_To do:_
Reproduce exactly the lines below, starting with the line that contains "family: Bovidae" and ending with the last line of the records, both included, and nothing else.

_Data extract:_
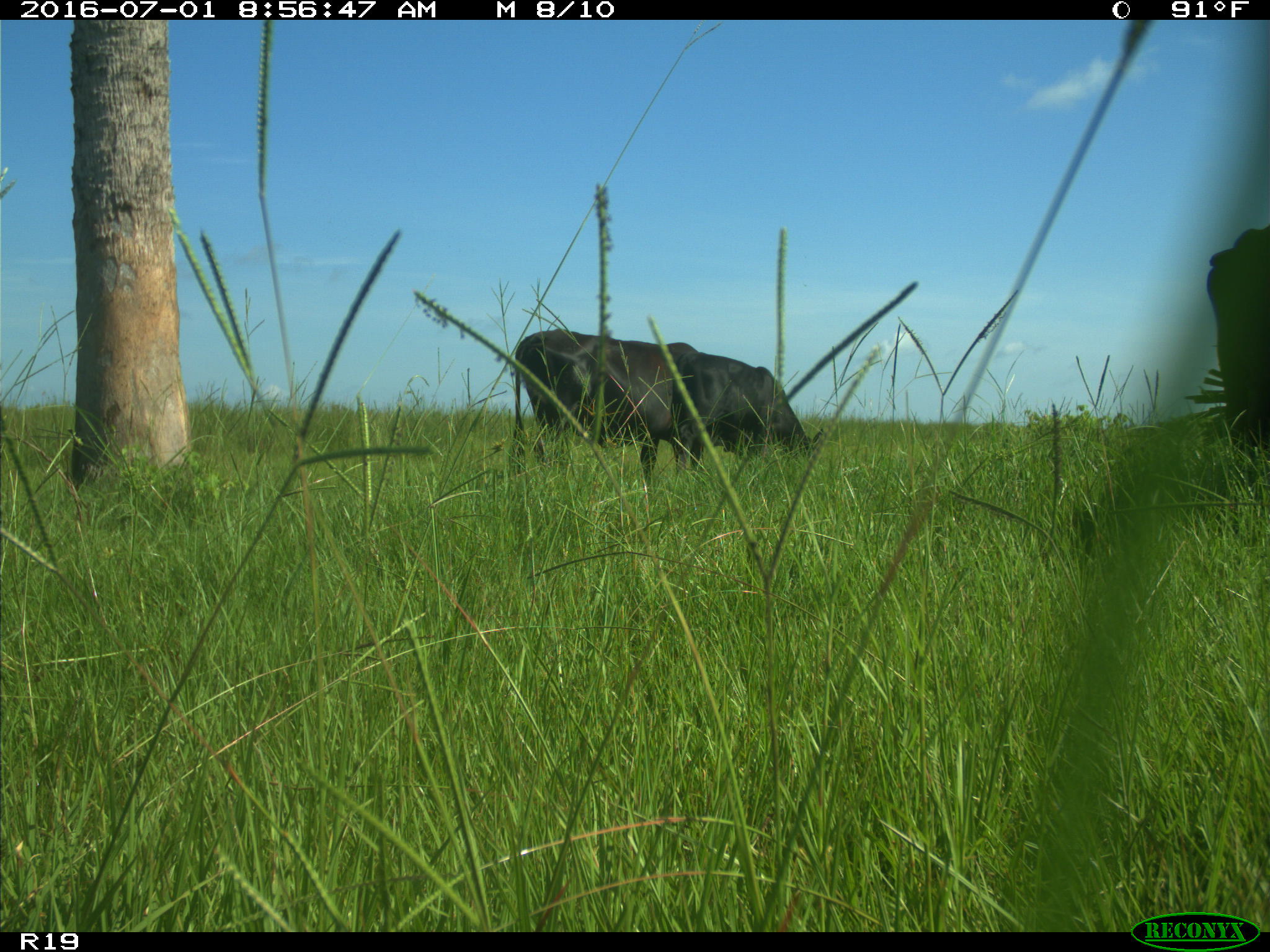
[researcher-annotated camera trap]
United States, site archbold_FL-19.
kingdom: Animalia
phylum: Chordata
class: Mammalia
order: Artiodactyla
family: Bovidae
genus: Bos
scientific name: Bos taurus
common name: domestic cow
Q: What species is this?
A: Bos taurus (domestic cow).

_Result:_
family: Bovidae
genus: Bos
scientific name: Bos taurus
common name: domestic cow
Q: What species is this?
A: Bos taurus (domestic cow).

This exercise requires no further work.